Homura Akemi, character from Puella Magi Madoka Magica

Given these characters’ evolution it is natural to suppose that the show will conclude similarly to Puella Magi Madoka Magica and Magical Girl Raising Project mixing good and bad things in a fluid finale; let’s pick as example Puella Magi Madoka Magica: it’s impossible to say if it is a good conclusion or a bad one (this was in fact one of the main ideas of the show), magical girls were saved from being tricked by Kyubey but despair wasn’t erased from the world and then there’s the final message of the show that isn’t so optimistic. But surprisingly Yuuki Yuuna wa Yuushi de Haru move against this new “dark magical girl genre” and propose an happy ending making “corrupted” characters re-embrace (or embrace for the first time) the standard hero archetype and thus being one of the best, if not truly the best3, reconstructive Majokko anime.

All of this return to standard values take place in a very precise moment in the story: the final battle. First we have Karin’s conversion from mercenary hero to standard hero: she take over 5 different Vertexex all by herself going mankai several times and destroying each Vertex shouting one of the 5 tenets; this is the final proof that Karin finally understand the standard hero and want to be one. Then there is Togo: her quest on destroying the Shinju-sama and thus affirming her new values as beyond-man is interrupted by Yuuki that succeed in convincing Togo to re-embrace the standard hero archetype, stopping her from becoming a complete beyond-man and making her fight again as a standard hero together will all the other girls; this is a clear opposition to what Nietzsche thought the evolution of the man should point towards. The message the show want to transmit here, and that is is strongly antithetical to the one shows like Madoka Magica and Raising Project promote, is that there’s good and that is worth fighting for it. This is a very common message that plenty of Majokkos promote and it usually does not have much effect on me, I know that Majokko are usually aimed to children and so I expect simple moral concept like good wins over evil to show up, but in the case of Yuuki Yuuna wa Yuushi de Aru, since it feature some dark (and deconstructing) elements, the “old” moral tasted differently, and tasted really good. However the conclusion is not a complete happy endingVertexex are still around and someone need to fight them but all the main characters are able to return to their normal life without physical impediments; an overall happy ending if compared with the ones by Madoka Magica and Raising Project.
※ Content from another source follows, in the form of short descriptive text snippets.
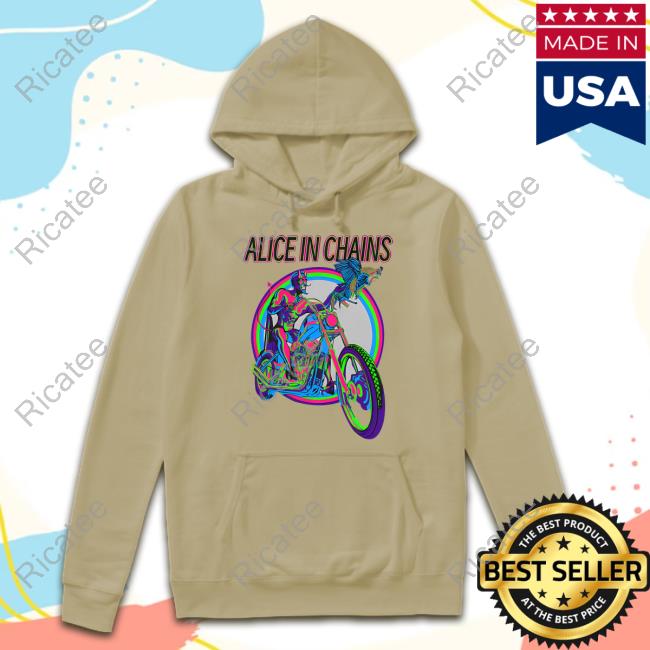 Alice In Chains Devil Bike Sweatshirt Aliceinchains Merch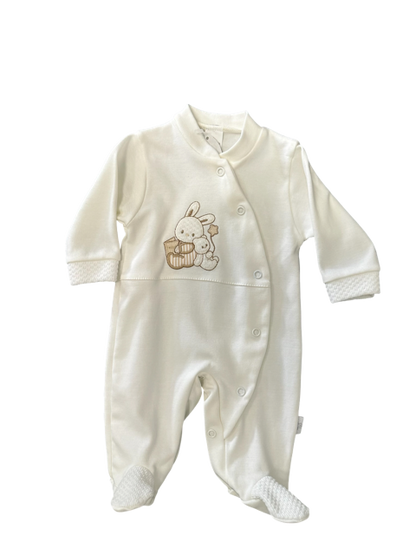 Babygrow Creme – Tamanho 0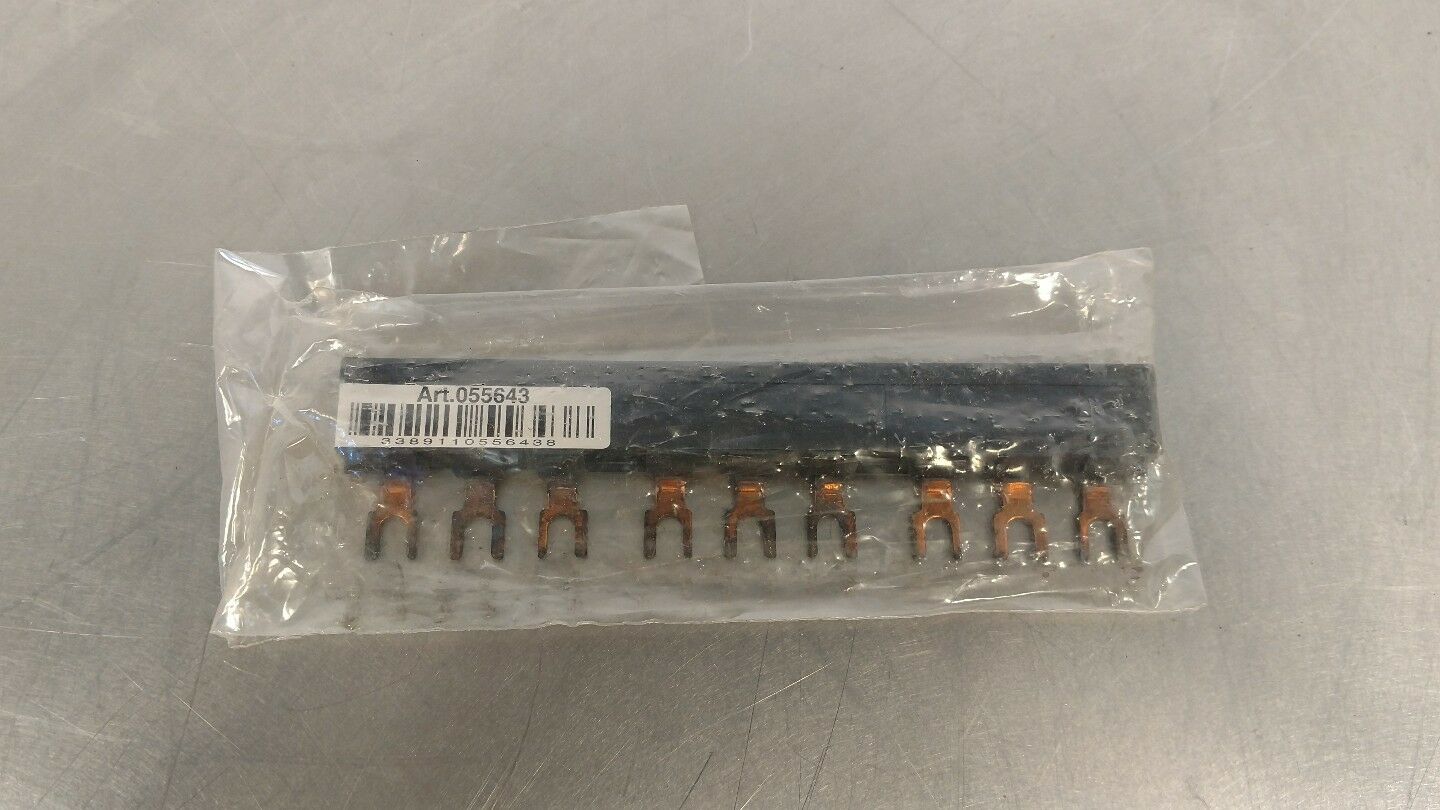 Schneider Electric GV2 G345 600V 63A 9-PIN Bus Bar 6B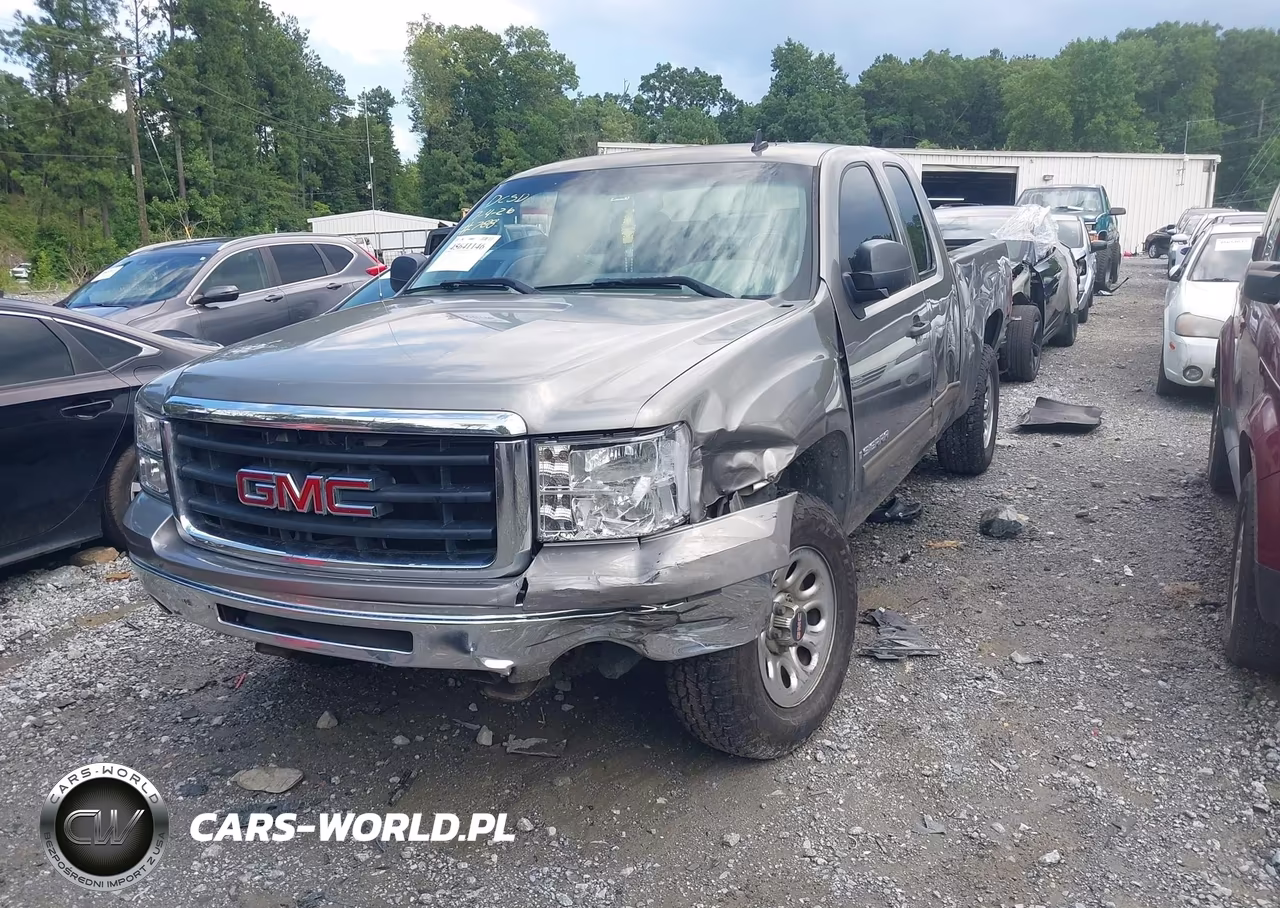 2009 GMC Sierra 1500 Sl VIN:1GTEC19C39Z236702 - 2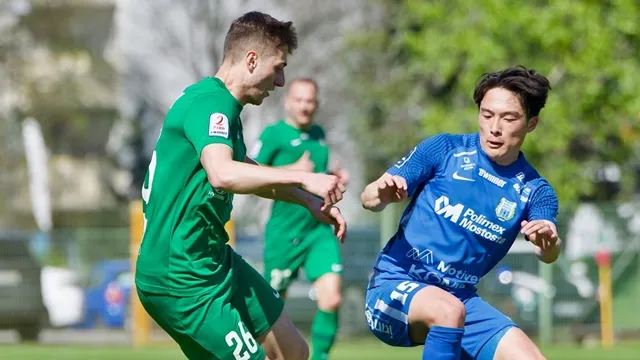 WIDEO: Skrót meczu Śląsk II Wrocław 0:3 Stomil Olsztyn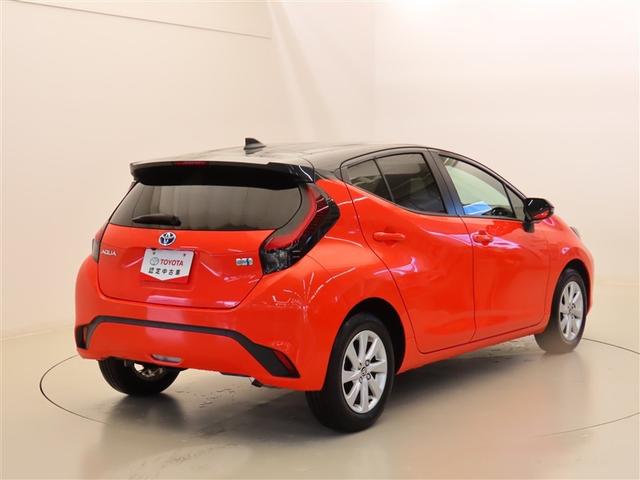 アクア Z LEDヘッドライト スマートキー 100V電源 イモビライザー アルミホイール ドライブレコーダー オートクルーズコントロール 点検記録簿 フルセグTV エアコン ESC ナビ&TV ETC キーレス(30枚目)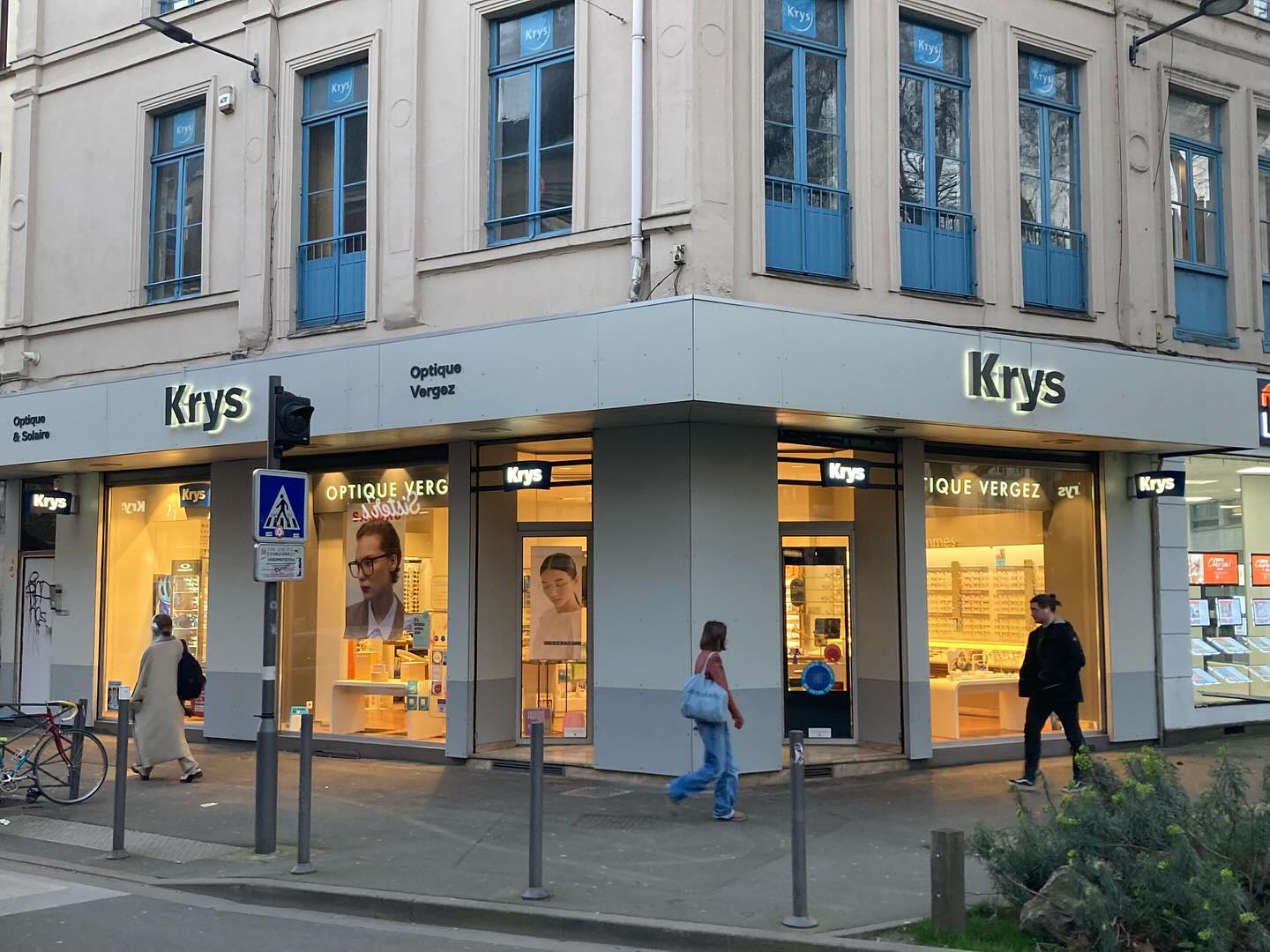 Krys Optique Vergez Masséna Lille Facebook ad: Opticien Lille - Vergez - Krys
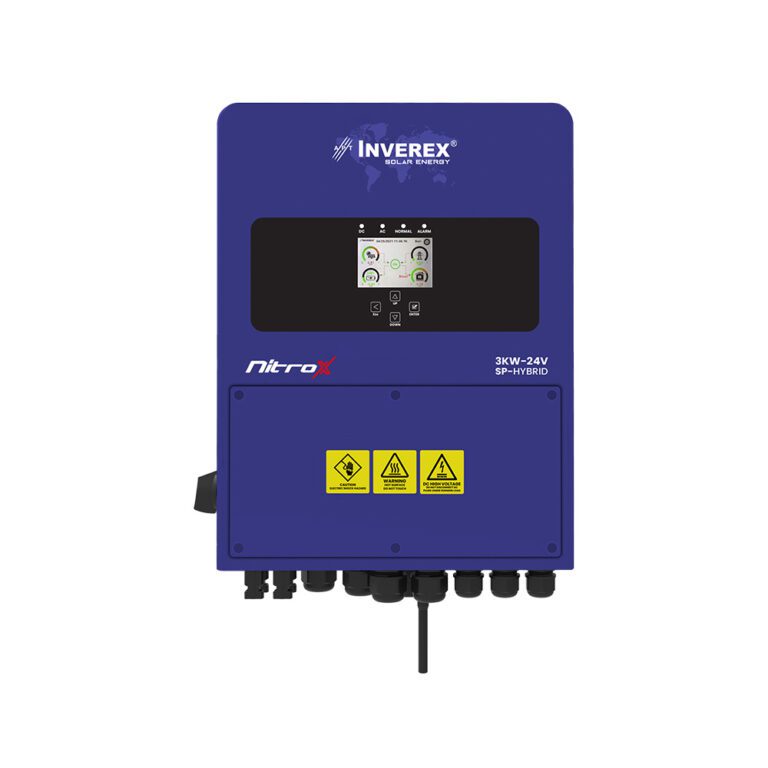 Inverex Nitrox Hybrid Inverter 3KW-24V 1P - Uni Solar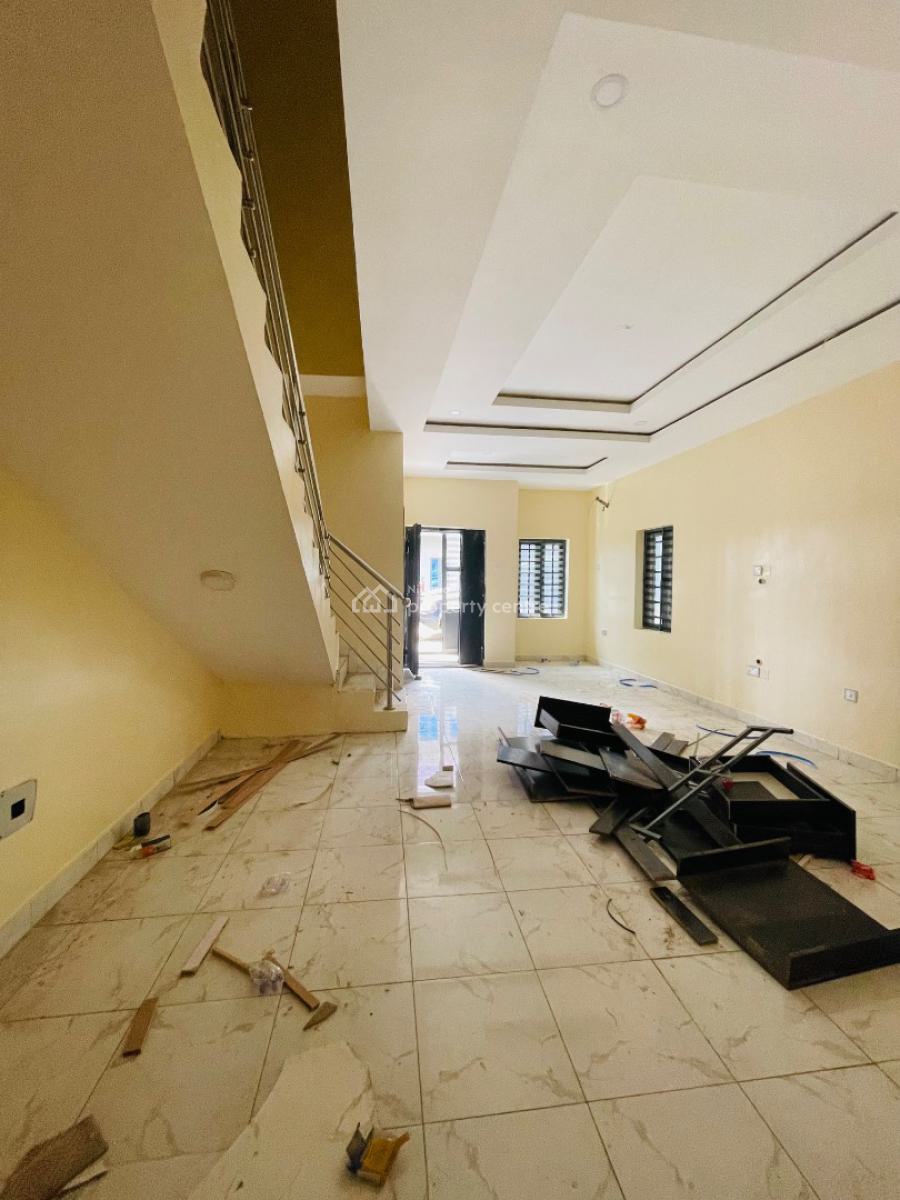 Nicely Built 3 Bedroom Semi Detached Duplex with Bq, Elegantly Designed Home with Bq in a Secured Estate, Isheri North, Lagos, Semi-detached Duplex for Sale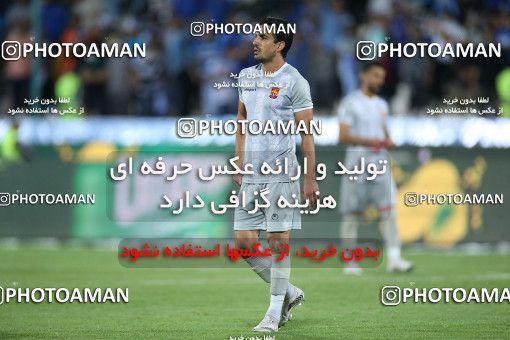 1876529, Tehran, , لیگ برتر فوتبال ایران، Persian Gulf Cup، Week 26، Second Leg، Esteghlal 1 v 0 Padideh Mashhad on 2022/05/09 at Azadi Stadium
To conclude I really think that Yuuki Yuuna wa Yuushi de Aru and it’s reaffirmation of standard values is a really valid show that can make you think (look at this whole wall of text if you need some sort of confirmation), laugh (some scenes are really funny to me) and give you hope if you need some.


  1. The term beyond-man is the English for Übermensch according to Alexander Tille’s 1909 translation of Thus Spoke Zarathustra.
  2. Daily reminder: don’t read Nietzsche, he’s bullshit.
  3. And probably the first one as well.